Deaf from birth, Prádez y Gautier was tutored by his own hearing parents, Pierre Prádez and María Gautier. After her untimely death, Prádez enrolled at the age of 16 in 1789 at the Academy of Fine Arts of San Carlos in Valencia to later work as a painter. In 1797 Prádez went to Madrid to study at the Academy of San Fernando , whose honorary president and previous president was Francisco de Goya , who has since become deaf . He succeeded there, won a competition. His artistic success only lasted until 1801, but until 1804 he received a scholarship .
In May 1805 he turned to the "Royal School for the Deaf and Mute", which was newly founded in January of the same year, and offered his services as a teacher for reading, writing or drawing. The school staff were very pleased about the aspirant, who had the same “physical well-being” as the students. Since the king refused a subsidy because of a lack of funds, Prádez taught for several years without fixed pay.
Both Prádez and the students, whose lot he shared, suffered great hardship during the Spanish War of Liberation from 1811 to 1814. Prádes submitted petitions for donations for clothing, but achieved nothing.
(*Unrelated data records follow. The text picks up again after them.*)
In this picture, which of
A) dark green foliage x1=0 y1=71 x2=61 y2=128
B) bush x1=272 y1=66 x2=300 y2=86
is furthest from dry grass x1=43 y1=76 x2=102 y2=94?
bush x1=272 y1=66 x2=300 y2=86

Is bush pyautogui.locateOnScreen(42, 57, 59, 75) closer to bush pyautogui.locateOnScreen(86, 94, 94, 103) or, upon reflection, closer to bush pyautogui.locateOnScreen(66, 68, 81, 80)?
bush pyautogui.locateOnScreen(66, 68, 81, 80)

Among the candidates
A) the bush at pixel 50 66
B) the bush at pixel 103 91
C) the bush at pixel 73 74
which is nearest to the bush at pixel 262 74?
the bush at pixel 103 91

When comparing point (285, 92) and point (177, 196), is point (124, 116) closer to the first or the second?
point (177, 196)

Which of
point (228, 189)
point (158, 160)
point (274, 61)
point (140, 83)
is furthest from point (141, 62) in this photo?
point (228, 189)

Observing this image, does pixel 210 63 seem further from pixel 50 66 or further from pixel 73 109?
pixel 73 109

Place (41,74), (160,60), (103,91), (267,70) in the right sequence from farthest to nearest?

Together with his students, Pradez had to move to the poor house in 1812 and ultimately also go begging, some of his students died of diseases and malnutrition .
In 1814, after the French were expelled from Spain, the school was re-established and Pradez and his surviving students were given a new home there.
In 1815 Prádez married Modesta Sierra. As a result of the multiple changes of government, multiple investigations were carried out on the loyalty of the royal employees, which Pradez survived after some difficulties due to contradicting statements with the "clean wash". Prádez remained a teacher at the Royal School until his death on December 7, 1836.